§ **GIVEN EXERCISE**: Will you set down all of the rows below word for word, changing nothing?
++++ EXERCISE DATA
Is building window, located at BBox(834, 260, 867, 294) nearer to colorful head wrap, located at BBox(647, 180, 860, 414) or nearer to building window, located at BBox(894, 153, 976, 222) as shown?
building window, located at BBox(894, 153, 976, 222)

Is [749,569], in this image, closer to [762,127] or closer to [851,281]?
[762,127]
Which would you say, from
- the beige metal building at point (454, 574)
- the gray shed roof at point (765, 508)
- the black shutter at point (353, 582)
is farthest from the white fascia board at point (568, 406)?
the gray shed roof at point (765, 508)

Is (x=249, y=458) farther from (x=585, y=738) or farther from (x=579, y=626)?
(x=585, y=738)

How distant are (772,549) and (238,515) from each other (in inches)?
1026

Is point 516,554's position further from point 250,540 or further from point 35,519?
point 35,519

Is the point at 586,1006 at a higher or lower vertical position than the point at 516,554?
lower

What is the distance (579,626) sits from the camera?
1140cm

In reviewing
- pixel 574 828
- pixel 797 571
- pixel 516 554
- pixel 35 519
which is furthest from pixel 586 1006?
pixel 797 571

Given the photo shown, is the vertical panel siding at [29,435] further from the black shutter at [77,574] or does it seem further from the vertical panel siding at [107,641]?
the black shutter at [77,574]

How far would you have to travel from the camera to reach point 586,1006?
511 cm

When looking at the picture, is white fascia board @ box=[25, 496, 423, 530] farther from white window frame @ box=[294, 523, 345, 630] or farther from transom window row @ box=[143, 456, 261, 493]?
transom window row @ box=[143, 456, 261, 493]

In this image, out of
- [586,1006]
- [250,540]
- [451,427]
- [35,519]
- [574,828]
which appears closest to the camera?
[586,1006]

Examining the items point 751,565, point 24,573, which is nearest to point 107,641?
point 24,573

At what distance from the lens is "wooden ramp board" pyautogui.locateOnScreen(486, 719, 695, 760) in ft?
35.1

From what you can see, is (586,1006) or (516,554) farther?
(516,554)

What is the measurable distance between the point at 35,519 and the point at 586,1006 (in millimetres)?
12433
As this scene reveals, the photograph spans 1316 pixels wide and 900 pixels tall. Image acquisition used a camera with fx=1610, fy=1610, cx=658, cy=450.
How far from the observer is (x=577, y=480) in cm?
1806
++++++++
§ **WRITTEN ANSWER**:
Is building window, located at BBox(834, 260, 867, 294) nearer to colorful head wrap, located at BBox(647, 180, 860, 414) or nearer to building window, located at BBox(894, 153, 976, 222) as shown?
building window, located at BBox(894, 153, 976, 222)

Is [749,569], in this image, closer to [762,127] or closer to [851,281]?
[762,127]
Which would you say, from
- the beige metal building at point (454, 574)
- the gray shed roof at point (765, 508)
- the black shutter at point (353, 582)
is farthest from the white fascia board at point (568, 406)?
the gray shed roof at point (765, 508)

Is (x=249, y=458) farther from (x=585, y=738) or farther from (x=579, y=626)?
(x=585, y=738)

How distant are (772,549) and (238,515) from each other (in inches)?
1026

Is point 516,554's position further from point 250,540 or further from point 35,519?
point 35,519

Is the point at 586,1006 at a higher or lower vertical position than the point at 516,554?
lower

What is the distance (579,626) sits from the camera?
1140cm

In reviewing
- pixel 574 828
- pixel 797 571
- pixel 516 554
- pixel 35 519
which is furthest from pixel 586 1006?
pixel 797 571

Given the photo shown, is the vertical panel siding at [29,435] further from the black shutter at [77,574] or does it seem further from the vertical panel siding at [107,641]?
the black shutter at [77,574]

How far would you have to travel from the camera to reach point 586,1006?
511 cm

When looking at the picture, is white fascia board @ box=[25, 496, 423, 530] farther from white window frame @ box=[294, 523, 345, 630] or farther from transom window row @ box=[143, 456, 261, 493]?
transom window row @ box=[143, 456, 261, 493]

In this image, out of
- [586,1006]
- [250,540]
- [451,427]
- [35,519]
- [574,828]
which appears closest to the camera?
[586,1006]

Examining the items point 751,565, point 24,573, which is nearest to point 107,641?
point 24,573

At what distance from the lens is "wooden ramp board" pyautogui.locateOnScreen(486, 719, 695, 760) in ft?
35.1

From what you can see, is (586,1006) or (516,554) farther?
(516,554)

What is the measurable distance between the point at 35,519 and the point at 586,1006 (in millimetres)?
12433
As this scene reveals, the photograph spans 1316 pixels wide and 900 pixels tall. Image acquisition used a camera with fx=1610, fy=1610, cx=658, cy=450.
How far from the observer is (x=577, y=480) in cm?
1806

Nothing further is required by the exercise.